── Dataset records
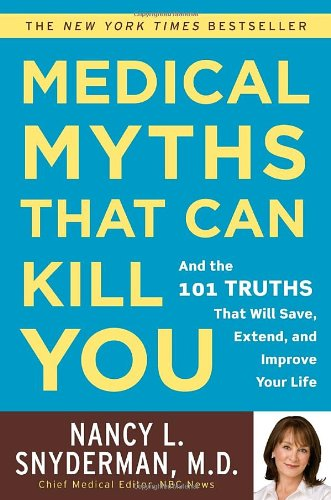 Medical Myths That Can Kill You: And the 101 Truths That Will Save, Extend, and Improve Your Life 9780307406149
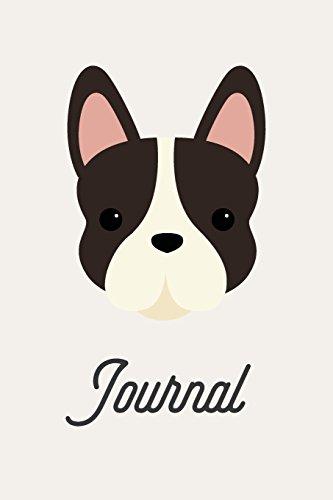 Journal: Cute Boston Terrier Journal, Dog Notebook, Puppy Diary, 6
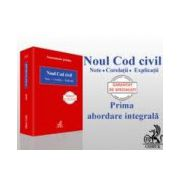 Noul Cod civil. Note. Corelatii. Explicatii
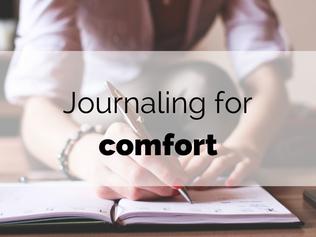 Journaling for comfort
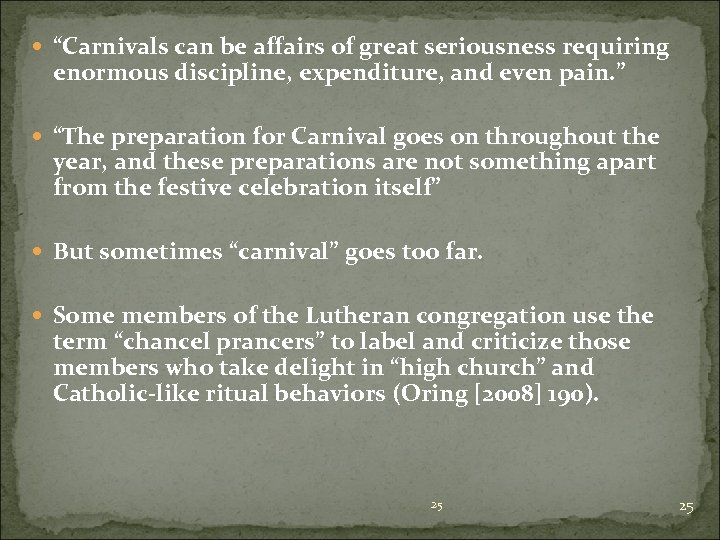 """""""Carnivals can be affairs of great seriousness requiring enormous discipline, expenditure, and even"""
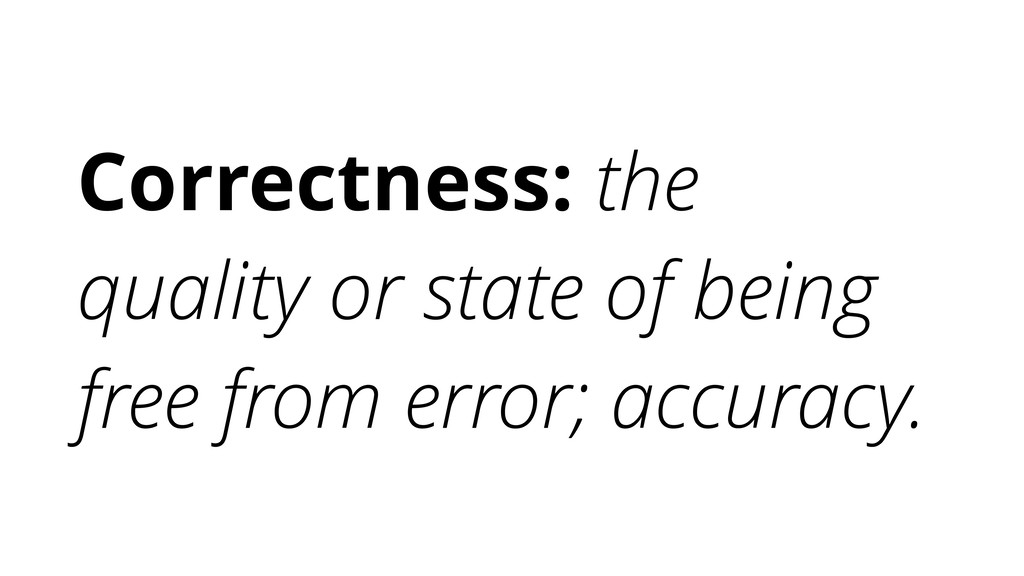 Correctness: the quality or state of being free...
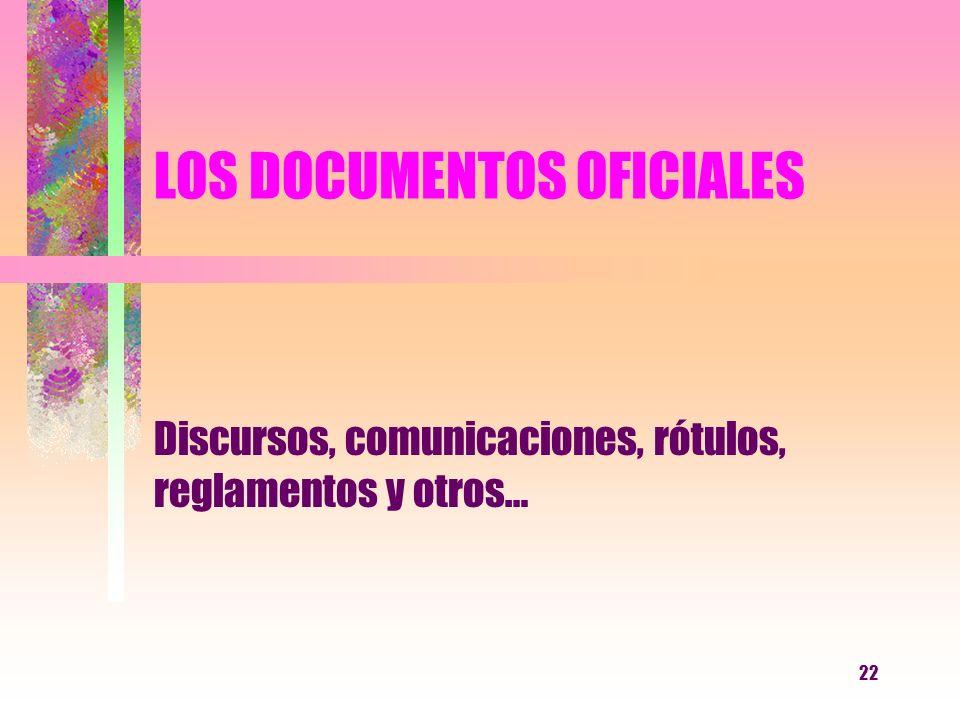 22 LOS DOCUMENTOS OFICIALES Discursos, comunicaciones, rótulos, reglamentos y otros…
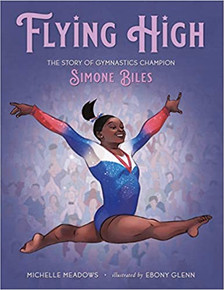 Flying High: The Story of Gymnastics Champion Simone Biles - Perfect Picture Book Friday #PPBF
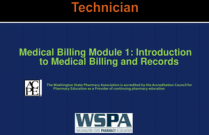 Medical Billing Module 1: Introduction to Medical Billing and Records for Technicians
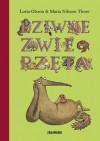 Dziwne zwierzęta - Lotta Olsson, Agnieszka Stróżyk, Maria Nilsson Thore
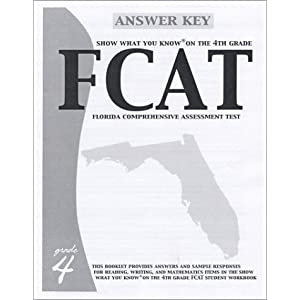 Show What You Know on the 4th Grade FCAT Answer Key Contributing Authors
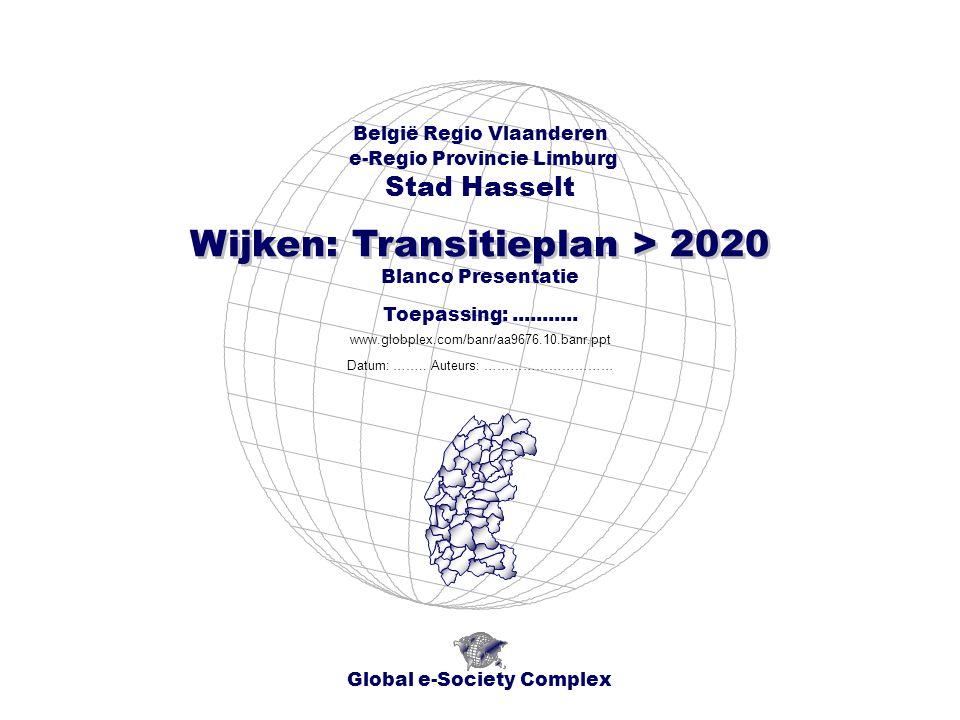 Global e-Society Complex België Regio Vlaanderen e-Regio Provincie Limburg Stad Hasselt www.globplex.com/banr/aa9676.10.banr.ppt Toepassing:...........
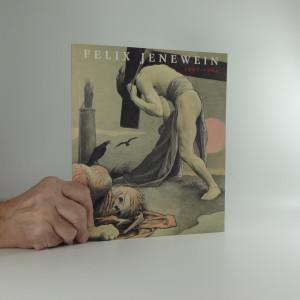 náhled knihy - Felix Jenewein : 1857-1905 : [katalog výstavy, Kutná Hora] 25. ledna - 10. března 1996
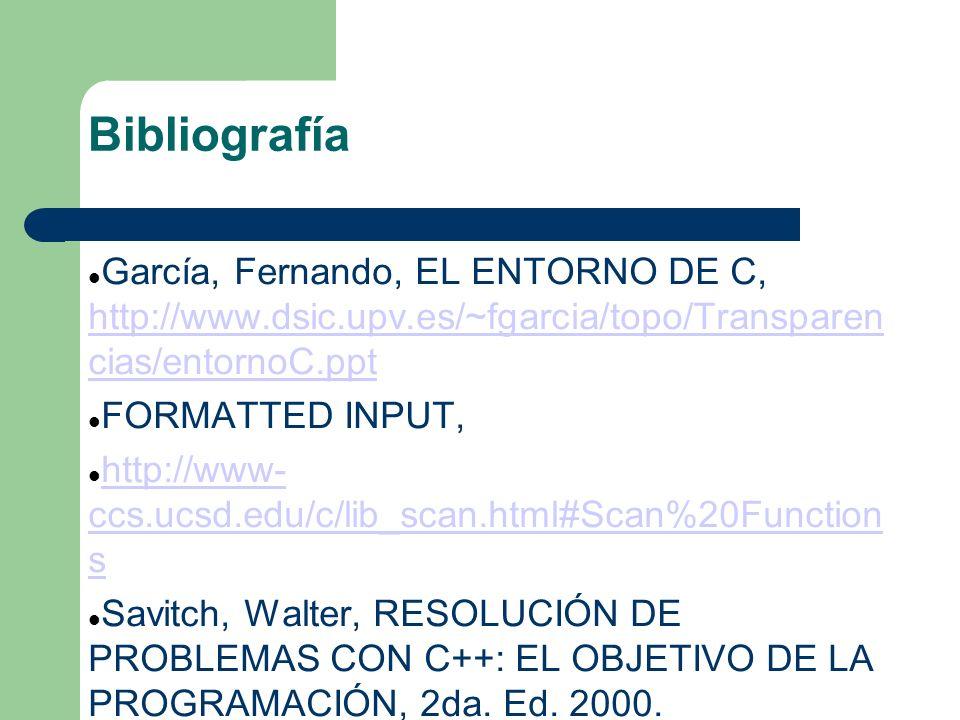 Bibliografía García, Fernando, EL ENTORNO DE C, http://www.dsic.upv.es/~fgarcia/topo/Transparen cias/entornoC.ppt http://www.dsic.upv.es/~fgarcia/topo/Transparen cias/entornoC.ppt FORMATTED INPUT, http://www- ccs.ucsd.edu/c/lib_scan.html#Scan%20Function s http://www- ccs.ucsd.edu/c/lib_scan.html#Scan%20Function s Savitch, Walter, RESOLUCIÓN DE PROBLEMAS CON C++: EL OBJETIVO DE LA PROGRAMACIÓN, 2da.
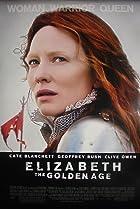 Elizabeth: The Golden Age (2007) Poster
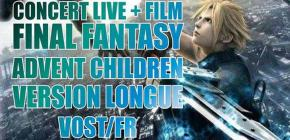 Cinéma Final Fantasy VII Advent Children + Concert Projet JENOVA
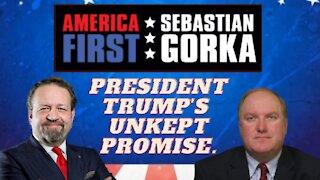 President Trump's unkept promise. John Solomon with Sebastian Gorka on AMERICA First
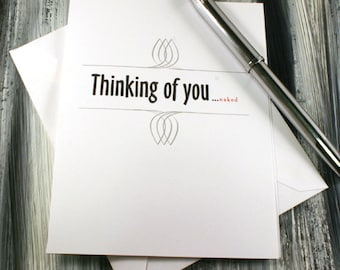 Thinking Of You Naked - Adult Greeting Card - Dirty Card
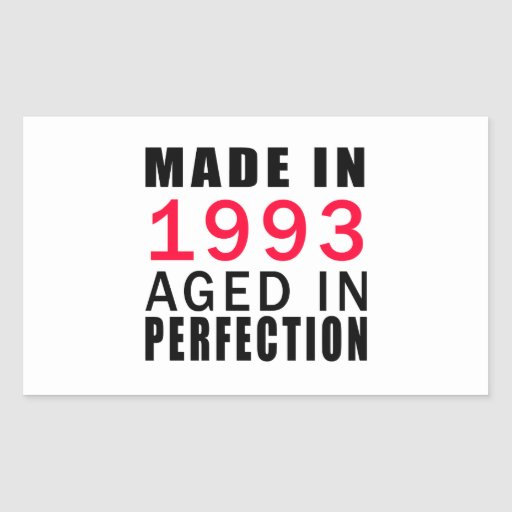 Made In 1993 Aged In Perfection Sticker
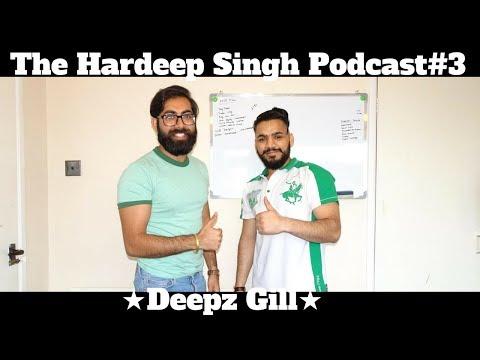 #79 - The Hardeep Singh Podcast#3 - Deepz Gill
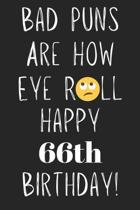 Bad Puns Are How Eye Roll Happy 66th Birthday: Funny Pun 66th Birthday Card Quote Journal / Notebook / Diary / Greetings / Appreciation Gift (6 x 9 -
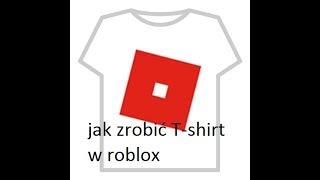Roblox #3 Jak zrobić T-shirt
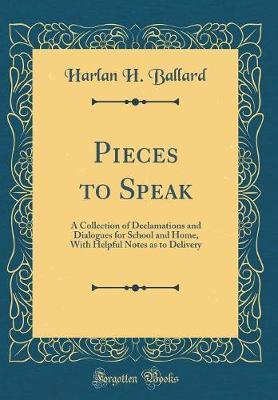 Pieces to Speak by Harlan H Ballard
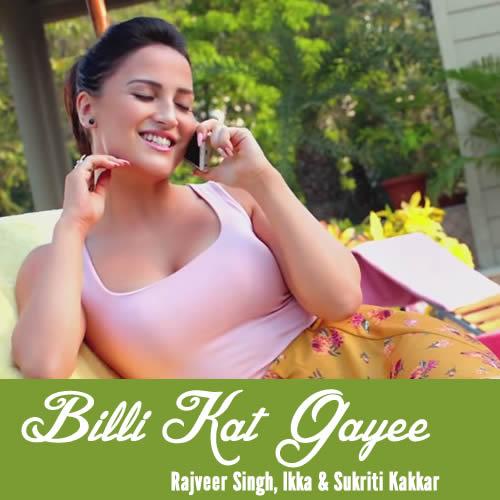 Billi Kat Gayee - Kis Kisko Pyaar Karoon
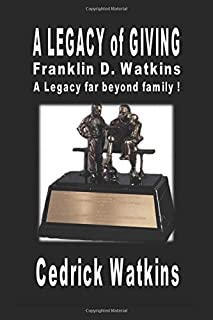 A Legacy of Giving: Franklin D. Watkins, A Legacy far beyond family !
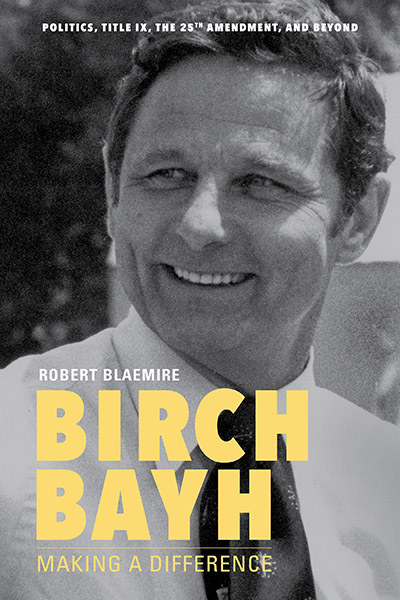 Birch Bayh: Making a Difference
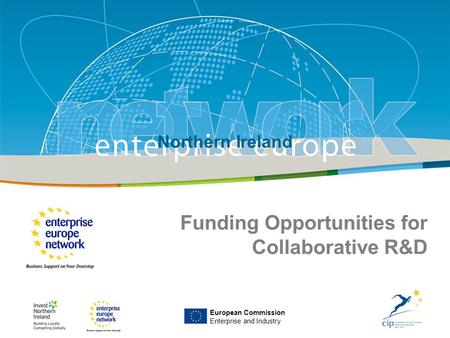 IRT Teams | Sept 08 | ‹#›Title of the presentation | Date |‹#› Enterprise Europe NI European Commission Enterprise and Industry Northern Ireland Funding.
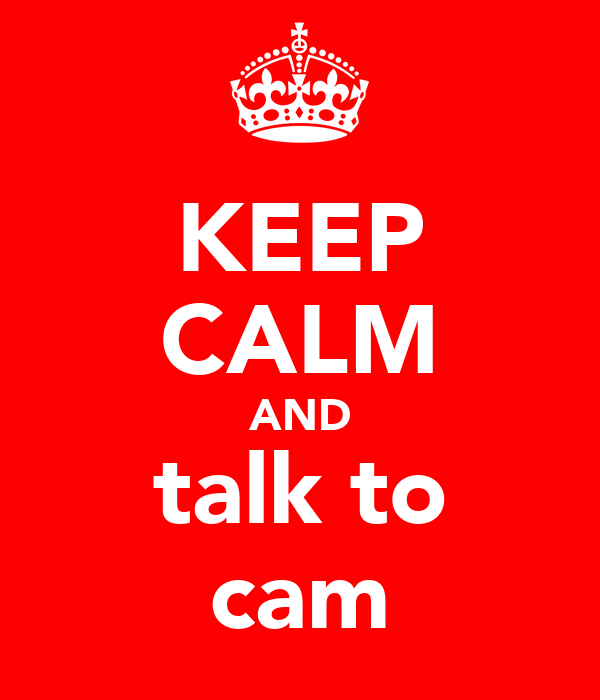 KEEP CALM AND talk to cam
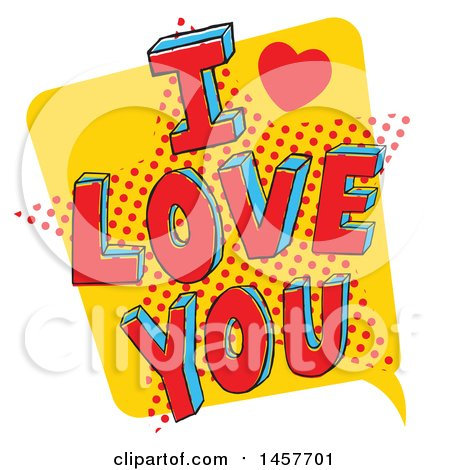 Clipart of a Comic Styled Pop Art I Love You Word Bubble - Royalty Free Vector Illustration by Cherie Reve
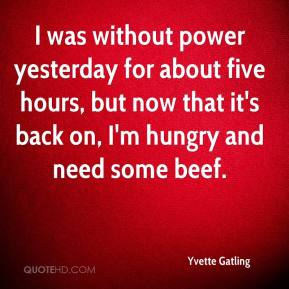 Yvette Gatling  - I was without power yesterday for about five hours, but now that it's back on, I'm hungry and need some beef.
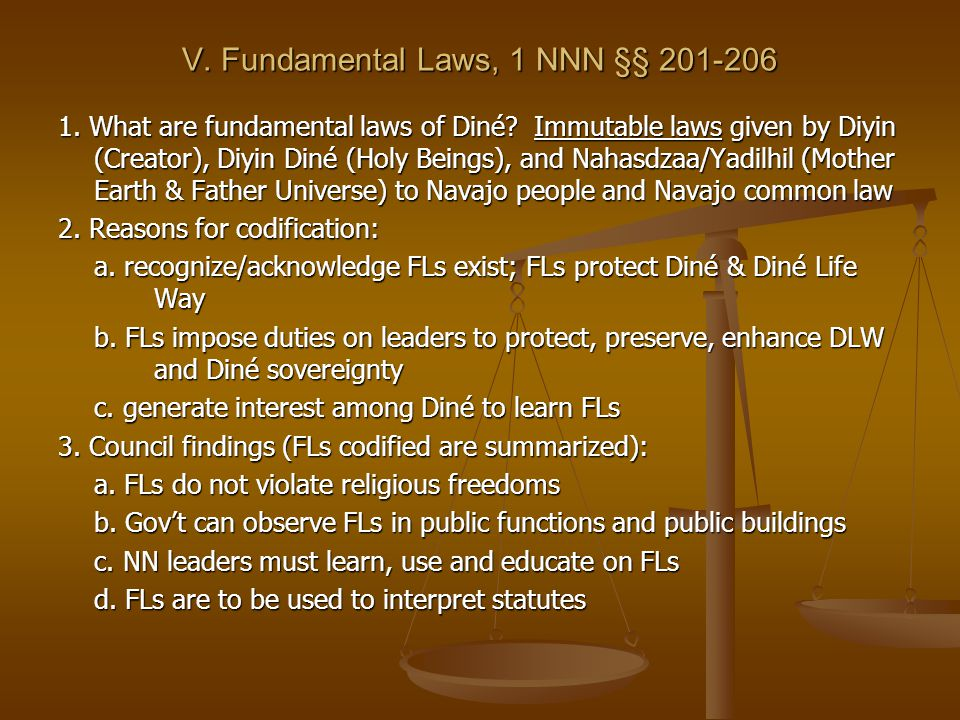 V. Fundamental Laws, 1 NNN §§ 201-206 1. What are fundamental laws of Diné.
────
◆ Your assignment: Each record should appear again exactly as it stands, with no picture included.

◆ Completed exercise:
 Medical Myths That Can Kill You: And the 101 Truths That Will Save, Extend, and Improve Your Life 9780307406149
 Journal: Cute Boston Terrier Journal, Dog Notebook, Puppy Diary, 6
 Noul Cod civil. Note. Corelatii. Explicatii
 Journaling for comfort
 """""""Carnivals can be affairs of great seriousness requiring enormous discipline, expenditure, and even"""
 Correctness: the quality or state of being free...
 22 LOS DOCUMENTOS OFICIALES Discursos, comunicaciones, rótulos, reglamentos y otros…
 Flying High: The Story of Gymnastics Champion Simone Biles - Perfect Picture Book Friday #PPBF
 Medical Billing Module 1: Introduction to Medical Billing and Records for Technicians
 Dziwne zwierzęta - Lotta Olsson, Agnieszka Stróżyk, Maria Nilsson Thore
 Show What You Know on the 4th Grade FCAT Answer Key Contributing Authors
 Global e-Society Complex België Regio Vlaanderen e-Regio Provincie Limburg Stad Hasselt www.globplex.com/banr/aa9676.10.banr.ppt Toepassing:...........
 náhled knihy - Felix Jenewein : 1857-1905 : [katalog výstavy, Kutná Hora] 25. ledna - 10. března 1996
 Bibliografía García, Fernando, EL ENTORNO DE C, http://www.dsic.upv.es/~fgarcia/topo/Transparen cias/entornoC.ppt http://www.dsic.upv.es/~fgarcia/topo/Transparen cias/entornoC.ppt FORMATTED INPUT, http://www- ccs.ucsd.edu/c/lib_scan.html#Scan%20Function s http://www- ccs.ucsd.edu/c/lib_scan.html#Scan%20Function s Savitch, Walter, RESOLUCIÓN DE PROBLEMAS CON C++: EL OBJETIVO DE LA PROGRAMACIÓN, 2da.
 Elizabeth: The Golden Age (2007) Poster
 Cinéma Final Fantasy VII Advent Children + Concert Projet JENOVA
 President Trump's unkept promise. John Solomon with Sebastian Gorka on AMERICA First
 Thinking Of You Naked - Adult Greeting Card - Dirty Card
 Made In 1993 Aged In Perfection Sticker
 #79 - The Hardeep Singh Podcast#3 - Deepz Gill
 Bad Puns Are How Eye Roll Happy 66th Birthday: Funny Pun 66th Birthday Card Quote Journal / Notebook / Diary / Greetings / Appreciation Gift (6 x 9 -
Roblox #3 Jak zrobić T-shirt
 Pieces to Speak by Harlan H Ballard
 Billi Kat Gayee - Kis Kisko Pyaar Karoon
 A Legacy of Giving: Franklin D. Watkins, A Legacy far beyond family !
 Birch Bayh: Making a Difference
 IRT Teams | Sept 08 | ‹#›Title of the presentation | Date |‹#› Enterprise Europe NI European Commission Enterprise and Industry Northern Ireland Funding.
 KEEP CALM AND talk to cam
 Clipart of a Comic Styled Pop Art I Love You Word Bubble - Royalty Free Vector Illustration by Cherie Reve
 Yvette Gatling  - I was without power yesterday for about five hours, but now that it's back on, I'm hungry and need some beef.
 V. Fundamental Laws, 1 NNN §§ 201-206 1. What are fundamental laws of Diné.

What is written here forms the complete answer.